Examens complémentaires
Une symptomatologie unilatérale justifie systématiquement :
- Avis ophtalmologique avec réalisation d'un Fonds d'Oeil (FO)
Une symptomatologie bilatérale justifie systématiquement :
- CT-scanner ou IRM cérébral
Selon les cas, on aura recours à d'autres examens :
- Biologie
- Imagerie cérébrale si non réalisée
- FO si non réalisé
- Ponction lombaire (PL)
- Electrocardiogramme (ECG), échographie doppler cervicale, échographie cardiaque
Orientation étiologique
Orientation schématique rapide :
Après s'etre assuré du caractère aigu de la symptomatologie, on peut différencier différents tableaux évocateurs :
- Diminution durable unilatérale de l'acuité visuelle (Examen ophtalmologique avec Fonds d'Oeil nécessaire en première intention) :
- Oeil rouge et/ ou douloureux :
- La principale urgence à évoquer est le glaucome aigu. Le diagnostic est quasi certain en cas d'oeil rouge, douloureux en mydriase aréactive avec diminution de l'acuité visuelle.

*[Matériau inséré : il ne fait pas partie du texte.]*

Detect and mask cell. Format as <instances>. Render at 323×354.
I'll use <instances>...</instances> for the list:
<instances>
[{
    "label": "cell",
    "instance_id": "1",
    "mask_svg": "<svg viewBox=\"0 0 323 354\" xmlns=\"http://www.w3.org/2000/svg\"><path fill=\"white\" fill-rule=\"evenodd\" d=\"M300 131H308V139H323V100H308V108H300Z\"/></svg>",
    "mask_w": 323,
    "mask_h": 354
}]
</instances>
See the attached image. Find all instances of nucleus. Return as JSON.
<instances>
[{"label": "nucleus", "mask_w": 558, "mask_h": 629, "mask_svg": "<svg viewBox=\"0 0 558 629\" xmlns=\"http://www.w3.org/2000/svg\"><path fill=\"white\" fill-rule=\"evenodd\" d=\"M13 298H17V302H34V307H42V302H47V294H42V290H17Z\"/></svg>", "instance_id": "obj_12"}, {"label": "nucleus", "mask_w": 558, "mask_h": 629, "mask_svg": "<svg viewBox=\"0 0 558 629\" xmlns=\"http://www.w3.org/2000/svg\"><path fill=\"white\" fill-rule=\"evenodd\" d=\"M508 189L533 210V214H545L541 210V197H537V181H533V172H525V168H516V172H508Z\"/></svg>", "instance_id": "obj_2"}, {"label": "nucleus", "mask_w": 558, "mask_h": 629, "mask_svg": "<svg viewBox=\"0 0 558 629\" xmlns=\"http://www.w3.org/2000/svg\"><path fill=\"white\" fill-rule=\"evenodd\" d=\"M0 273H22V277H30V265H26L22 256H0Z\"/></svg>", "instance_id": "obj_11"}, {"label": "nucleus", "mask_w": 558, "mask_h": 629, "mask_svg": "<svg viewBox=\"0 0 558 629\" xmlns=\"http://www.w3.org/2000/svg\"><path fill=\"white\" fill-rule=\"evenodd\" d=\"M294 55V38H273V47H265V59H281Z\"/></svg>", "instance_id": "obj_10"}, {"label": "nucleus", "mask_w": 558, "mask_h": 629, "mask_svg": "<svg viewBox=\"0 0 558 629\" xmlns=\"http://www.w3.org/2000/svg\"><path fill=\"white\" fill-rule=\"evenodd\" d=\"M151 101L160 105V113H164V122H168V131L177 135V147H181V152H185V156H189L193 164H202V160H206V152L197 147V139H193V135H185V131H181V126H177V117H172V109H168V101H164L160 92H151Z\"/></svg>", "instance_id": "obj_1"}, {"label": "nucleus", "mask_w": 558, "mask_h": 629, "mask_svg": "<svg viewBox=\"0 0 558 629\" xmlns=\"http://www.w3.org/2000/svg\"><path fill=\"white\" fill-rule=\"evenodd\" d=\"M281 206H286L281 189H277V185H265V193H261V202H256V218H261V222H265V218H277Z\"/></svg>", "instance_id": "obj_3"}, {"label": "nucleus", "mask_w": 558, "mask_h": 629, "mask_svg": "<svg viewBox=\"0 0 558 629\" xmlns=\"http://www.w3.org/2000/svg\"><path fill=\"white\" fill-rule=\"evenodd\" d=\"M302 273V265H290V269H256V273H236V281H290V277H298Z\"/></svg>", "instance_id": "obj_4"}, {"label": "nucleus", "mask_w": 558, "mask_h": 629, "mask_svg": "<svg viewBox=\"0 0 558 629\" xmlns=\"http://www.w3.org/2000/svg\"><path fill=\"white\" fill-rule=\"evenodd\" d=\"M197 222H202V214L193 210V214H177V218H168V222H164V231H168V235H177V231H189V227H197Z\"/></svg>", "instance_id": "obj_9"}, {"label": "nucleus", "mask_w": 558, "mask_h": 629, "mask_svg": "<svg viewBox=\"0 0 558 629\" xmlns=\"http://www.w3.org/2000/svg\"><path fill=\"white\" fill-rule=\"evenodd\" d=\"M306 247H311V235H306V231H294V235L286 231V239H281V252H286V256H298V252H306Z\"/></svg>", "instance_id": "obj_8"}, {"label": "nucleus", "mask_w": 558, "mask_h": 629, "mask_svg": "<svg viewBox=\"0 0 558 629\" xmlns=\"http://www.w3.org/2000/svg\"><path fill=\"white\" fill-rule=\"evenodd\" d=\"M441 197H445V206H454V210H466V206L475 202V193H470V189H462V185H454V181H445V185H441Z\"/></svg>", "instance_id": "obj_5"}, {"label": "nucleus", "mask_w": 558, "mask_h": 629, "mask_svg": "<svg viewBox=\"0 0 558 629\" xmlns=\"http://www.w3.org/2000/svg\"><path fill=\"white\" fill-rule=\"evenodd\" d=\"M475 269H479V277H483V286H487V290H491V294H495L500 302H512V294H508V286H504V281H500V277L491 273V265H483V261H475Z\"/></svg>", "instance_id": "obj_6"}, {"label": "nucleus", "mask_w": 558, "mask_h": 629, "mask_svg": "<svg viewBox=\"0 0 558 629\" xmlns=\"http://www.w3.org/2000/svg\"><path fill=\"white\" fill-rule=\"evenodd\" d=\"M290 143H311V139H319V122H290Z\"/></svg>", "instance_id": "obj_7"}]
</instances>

- Les autres étiologies peuvent généralement etre prise en charge en ambulatoire : uvéites, kératites
- Lors des neuropathies optiques inflammatoires, l'oeil n'est jamais rouge, mais une douleur rétro-oculaire, fréquemment exacerbée aux mouvements peut-etre présente.
- "Oeil calme" (pas de rougeur, pas de douleur)
- Différentes urgences certaines ou potentielles sont à évoquer :
- Occlusion de l'artère centrale de la rétine ou de ses branches
- Neuropathie ischémique antérieure aigue
- Thrombose de la veine centrale de la rétine ou de ses branches
- Décollement de rétine
- Neuropathie inflammatoire antérieure aigue
- Neuropathie optique rétro-bulbaire (NORB) aigue
- Différentes urgences certaines ou potentielles sont à évoquer :
- Les autres étiologies ne relèvent pas du cadre de l'urgence :
- Hémorragie intra-vitréenne
- Décollement du vitré
- Décollement maculaire (choriorétinopathie séreuse centrale)
- Toute cause de mydriase peut en etre à l'origine (toxiques, iatrogènes, pathologies oculaires, infectieuses, vasculaires,...). Cf chapitre sur les troubles de l'oculomotricité intrinsèque.
- Oeil rouge et/ ou douloureux :
- Diminution durable bilatérale de l'acuité visuelle (imagerie cérébrale nécessaire en première intention) :
- Ce tableau signe de règle une urgence.
- Une cécité corticale ou une altération de l'acuité visuelle sur l'ensemble des champs visuels évoque des lésions bi-occipitales (++ d'origine vasculaire). Les neuropathies optiques bilatérales sont rares mais sont à évoquer si l'imagerie cérébrale ne révèle pas de lésion occipitale.
- Une hémianopsie bi-temporale signe une lésion du chiasma optique (+++ tumeurs - ++ adénome hypophysaire -. Moins fréquemment : processus iniflammatoires et infectieux, lésions post-traumatiques,...). Une apoplexie de la tige pituitaire constitue une urgence exceptionnelle et est généralement dominée par des troubles visuels variables et d'importantes céphalées.
- Une hémi-anopsie latérale homonyme évoque une lésion rétro-chiasmatique (bandelettes optiques, lobes occipitaux), le plus fréquemment d'origine vasculaire
- Garder à l'esprit qu'un glaucome aigu peut se présenter sous une forme bilatérale...
- Un tableau septique, fébrile, la présence d'un foyer infectieux systémique, un syndrome inflammatoire ou la présence de signes méningés doivent selon les cas faire évoquer les étiologies infectieuses et vasculitiques.
Les troubles hystériques, fonctionnels et les simulations sont possibles mais constituent un diagnostic d'exclusion.